(Excerpts from a spatial dataset)
--- BEGIN ---

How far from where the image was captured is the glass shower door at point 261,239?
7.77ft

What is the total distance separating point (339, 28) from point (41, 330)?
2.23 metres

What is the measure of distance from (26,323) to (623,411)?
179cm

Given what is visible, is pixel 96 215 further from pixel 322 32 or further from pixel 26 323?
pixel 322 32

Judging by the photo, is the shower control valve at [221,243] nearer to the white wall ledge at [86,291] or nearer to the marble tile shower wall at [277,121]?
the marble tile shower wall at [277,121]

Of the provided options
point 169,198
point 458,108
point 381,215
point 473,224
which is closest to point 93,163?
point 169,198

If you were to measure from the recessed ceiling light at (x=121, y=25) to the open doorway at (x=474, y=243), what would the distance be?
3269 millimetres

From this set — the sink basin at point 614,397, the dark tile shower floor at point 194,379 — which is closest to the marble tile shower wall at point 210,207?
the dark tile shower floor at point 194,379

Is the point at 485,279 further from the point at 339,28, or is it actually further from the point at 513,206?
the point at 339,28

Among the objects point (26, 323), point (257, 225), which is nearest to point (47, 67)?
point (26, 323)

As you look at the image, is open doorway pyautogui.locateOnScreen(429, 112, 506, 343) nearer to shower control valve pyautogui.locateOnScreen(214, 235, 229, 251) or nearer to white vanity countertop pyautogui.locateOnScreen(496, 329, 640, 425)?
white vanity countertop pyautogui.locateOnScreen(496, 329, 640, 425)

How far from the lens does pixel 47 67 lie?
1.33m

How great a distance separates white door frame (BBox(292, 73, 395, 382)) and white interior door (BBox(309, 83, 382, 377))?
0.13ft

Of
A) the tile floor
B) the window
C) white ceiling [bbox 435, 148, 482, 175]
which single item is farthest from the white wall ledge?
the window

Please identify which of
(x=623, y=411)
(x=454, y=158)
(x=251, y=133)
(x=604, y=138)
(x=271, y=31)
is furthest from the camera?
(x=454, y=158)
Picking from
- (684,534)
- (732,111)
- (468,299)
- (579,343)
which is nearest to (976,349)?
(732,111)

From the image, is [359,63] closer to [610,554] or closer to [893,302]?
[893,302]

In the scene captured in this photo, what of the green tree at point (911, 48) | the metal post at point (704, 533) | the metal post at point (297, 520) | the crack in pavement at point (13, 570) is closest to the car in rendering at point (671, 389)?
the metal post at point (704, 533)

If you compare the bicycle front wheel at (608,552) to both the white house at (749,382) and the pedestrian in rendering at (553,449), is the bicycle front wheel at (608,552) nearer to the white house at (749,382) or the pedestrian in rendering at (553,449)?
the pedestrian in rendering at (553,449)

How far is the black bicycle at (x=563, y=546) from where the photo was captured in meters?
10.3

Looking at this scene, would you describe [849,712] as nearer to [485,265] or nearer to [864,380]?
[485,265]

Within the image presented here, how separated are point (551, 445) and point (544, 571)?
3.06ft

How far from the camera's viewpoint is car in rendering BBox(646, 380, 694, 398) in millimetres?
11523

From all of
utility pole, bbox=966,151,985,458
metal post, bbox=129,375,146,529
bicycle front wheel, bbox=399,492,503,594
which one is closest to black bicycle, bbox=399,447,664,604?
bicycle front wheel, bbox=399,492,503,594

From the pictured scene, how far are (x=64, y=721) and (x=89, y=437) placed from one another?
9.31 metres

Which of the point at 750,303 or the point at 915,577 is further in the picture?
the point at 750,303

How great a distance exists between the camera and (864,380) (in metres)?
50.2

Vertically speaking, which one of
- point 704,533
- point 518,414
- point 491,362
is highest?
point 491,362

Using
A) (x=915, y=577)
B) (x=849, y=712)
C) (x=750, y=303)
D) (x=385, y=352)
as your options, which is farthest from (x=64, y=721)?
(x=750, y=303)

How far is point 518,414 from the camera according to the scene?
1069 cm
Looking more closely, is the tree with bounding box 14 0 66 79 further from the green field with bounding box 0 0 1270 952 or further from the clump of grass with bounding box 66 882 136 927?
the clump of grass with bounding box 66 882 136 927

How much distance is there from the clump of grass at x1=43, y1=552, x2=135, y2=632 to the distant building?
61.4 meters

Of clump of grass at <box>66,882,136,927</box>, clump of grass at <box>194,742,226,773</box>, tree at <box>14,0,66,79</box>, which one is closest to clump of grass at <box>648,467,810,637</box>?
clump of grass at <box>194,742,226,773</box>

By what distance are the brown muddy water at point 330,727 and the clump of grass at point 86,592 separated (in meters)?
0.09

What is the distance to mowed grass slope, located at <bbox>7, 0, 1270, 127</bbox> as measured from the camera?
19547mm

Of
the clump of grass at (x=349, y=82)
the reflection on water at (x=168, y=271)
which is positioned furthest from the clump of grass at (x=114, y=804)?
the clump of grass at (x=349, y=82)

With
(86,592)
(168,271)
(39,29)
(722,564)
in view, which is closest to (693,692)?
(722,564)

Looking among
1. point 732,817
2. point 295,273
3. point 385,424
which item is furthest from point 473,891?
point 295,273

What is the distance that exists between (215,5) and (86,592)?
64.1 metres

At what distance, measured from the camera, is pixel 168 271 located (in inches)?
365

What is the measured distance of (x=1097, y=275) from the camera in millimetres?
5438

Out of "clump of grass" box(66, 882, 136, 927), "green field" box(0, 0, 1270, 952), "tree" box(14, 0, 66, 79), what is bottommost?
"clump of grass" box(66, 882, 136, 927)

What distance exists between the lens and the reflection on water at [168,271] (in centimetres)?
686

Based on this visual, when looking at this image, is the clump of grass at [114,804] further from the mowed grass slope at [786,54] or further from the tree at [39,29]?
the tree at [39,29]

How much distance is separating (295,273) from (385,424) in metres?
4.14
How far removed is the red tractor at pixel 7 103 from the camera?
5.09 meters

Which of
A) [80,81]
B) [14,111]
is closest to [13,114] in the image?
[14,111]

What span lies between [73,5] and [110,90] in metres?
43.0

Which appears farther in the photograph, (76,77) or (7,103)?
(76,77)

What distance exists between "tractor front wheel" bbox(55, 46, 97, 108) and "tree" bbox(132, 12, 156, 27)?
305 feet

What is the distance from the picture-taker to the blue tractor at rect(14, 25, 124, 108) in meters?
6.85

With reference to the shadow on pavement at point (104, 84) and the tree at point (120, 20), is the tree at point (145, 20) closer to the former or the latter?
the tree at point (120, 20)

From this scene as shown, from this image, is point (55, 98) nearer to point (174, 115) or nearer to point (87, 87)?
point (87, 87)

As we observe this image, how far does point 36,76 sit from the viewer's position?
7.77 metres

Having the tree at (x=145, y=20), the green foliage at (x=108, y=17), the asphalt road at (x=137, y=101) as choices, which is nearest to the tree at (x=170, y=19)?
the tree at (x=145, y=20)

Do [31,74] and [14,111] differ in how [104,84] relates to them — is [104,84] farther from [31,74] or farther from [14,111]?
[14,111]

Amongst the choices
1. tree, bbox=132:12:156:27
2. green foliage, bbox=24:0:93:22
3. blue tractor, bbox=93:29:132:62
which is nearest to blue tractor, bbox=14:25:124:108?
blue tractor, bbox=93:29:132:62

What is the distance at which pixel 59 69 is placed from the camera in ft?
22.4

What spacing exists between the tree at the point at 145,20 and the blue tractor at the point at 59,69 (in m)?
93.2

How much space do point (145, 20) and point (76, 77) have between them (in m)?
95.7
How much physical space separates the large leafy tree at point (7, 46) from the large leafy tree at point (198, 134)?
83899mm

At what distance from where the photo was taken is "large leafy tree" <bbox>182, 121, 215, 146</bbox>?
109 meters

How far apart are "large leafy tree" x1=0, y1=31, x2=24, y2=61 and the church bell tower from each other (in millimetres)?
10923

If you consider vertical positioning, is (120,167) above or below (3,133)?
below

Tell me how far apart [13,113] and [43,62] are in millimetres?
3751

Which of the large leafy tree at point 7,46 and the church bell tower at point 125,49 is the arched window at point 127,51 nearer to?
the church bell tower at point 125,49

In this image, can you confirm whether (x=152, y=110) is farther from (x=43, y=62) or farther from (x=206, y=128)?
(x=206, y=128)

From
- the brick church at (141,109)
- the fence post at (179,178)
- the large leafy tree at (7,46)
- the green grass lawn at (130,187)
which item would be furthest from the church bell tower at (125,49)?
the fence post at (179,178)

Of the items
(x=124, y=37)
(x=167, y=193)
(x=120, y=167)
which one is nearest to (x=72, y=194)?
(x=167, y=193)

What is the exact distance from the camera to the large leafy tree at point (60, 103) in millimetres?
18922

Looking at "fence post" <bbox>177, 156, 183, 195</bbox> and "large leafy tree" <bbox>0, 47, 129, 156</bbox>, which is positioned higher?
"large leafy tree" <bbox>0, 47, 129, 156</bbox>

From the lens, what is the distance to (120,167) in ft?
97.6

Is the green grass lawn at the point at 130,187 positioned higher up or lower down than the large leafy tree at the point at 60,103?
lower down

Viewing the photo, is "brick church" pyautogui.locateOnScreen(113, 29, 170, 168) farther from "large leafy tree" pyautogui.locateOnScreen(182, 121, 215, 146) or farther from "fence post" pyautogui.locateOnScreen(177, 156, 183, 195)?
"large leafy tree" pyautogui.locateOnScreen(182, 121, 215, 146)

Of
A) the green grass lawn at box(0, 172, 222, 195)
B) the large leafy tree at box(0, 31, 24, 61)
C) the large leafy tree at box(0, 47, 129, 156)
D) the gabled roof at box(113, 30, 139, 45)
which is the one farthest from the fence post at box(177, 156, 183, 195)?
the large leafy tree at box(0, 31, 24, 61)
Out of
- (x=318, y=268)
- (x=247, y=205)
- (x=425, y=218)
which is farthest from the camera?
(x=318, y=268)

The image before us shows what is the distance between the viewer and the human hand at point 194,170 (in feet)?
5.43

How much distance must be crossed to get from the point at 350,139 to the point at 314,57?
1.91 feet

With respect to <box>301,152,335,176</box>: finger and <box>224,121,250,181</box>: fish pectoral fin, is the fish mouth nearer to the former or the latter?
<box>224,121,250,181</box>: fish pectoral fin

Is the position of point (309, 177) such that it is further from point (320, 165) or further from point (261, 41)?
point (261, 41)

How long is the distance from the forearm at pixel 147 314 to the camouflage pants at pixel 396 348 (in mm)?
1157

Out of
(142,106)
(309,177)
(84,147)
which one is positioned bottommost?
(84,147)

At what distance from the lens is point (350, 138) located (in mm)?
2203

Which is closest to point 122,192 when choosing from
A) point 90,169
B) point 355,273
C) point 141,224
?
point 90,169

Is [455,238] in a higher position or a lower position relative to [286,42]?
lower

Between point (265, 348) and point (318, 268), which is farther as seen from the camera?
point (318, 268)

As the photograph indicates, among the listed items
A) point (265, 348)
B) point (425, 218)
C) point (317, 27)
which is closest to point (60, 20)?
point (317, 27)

--- END ---

#### Task description
Beginning with the line that contains "The image before", quote each line exactly through the last line of the entries above, and nothing beyond them.

#### Task output
The image before us shows what is the distance between the viewer and the human hand at point 194,170 (in feet)?
5.43

How much distance must be crossed to get from the point at 350,139 to the point at 314,57?
1.91 feet

With respect to <box>301,152,335,176</box>: finger and <box>224,121,250,181</box>: fish pectoral fin, is the fish mouth nearer to the former or the latter?
<box>224,121,250,181</box>: fish pectoral fin

Is the position of point (309, 177) such that it is further from point (320, 165) or further from point (261, 41)?
point (261, 41)

How long is the distance from the forearm at pixel 147 314 to the camouflage pants at pixel 396 348 (in mm)?
1157

Out of
(142,106)
(309,177)
(84,147)
which one is positioned bottommost?
(84,147)

At what distance from the lens is point (350, 138) located (in mm)?
2203

Which is closest to point 122,192 when choosing from
A) point 90,169
B) point 355,273
C) point 141,224
?
point 90,169

Is [455,238] in a higher position or a lower position relative to [286,42]?
lower

Between point (265, 348) and point (318, 268), which is farther as seen from the camera?
point (318, 268)

As the photograph indicates, among the listed items
A) point (265, 348)
B) point (425, 218)
C) point (317, 27)
which is closest to point (60, 20)?
point (317, 27)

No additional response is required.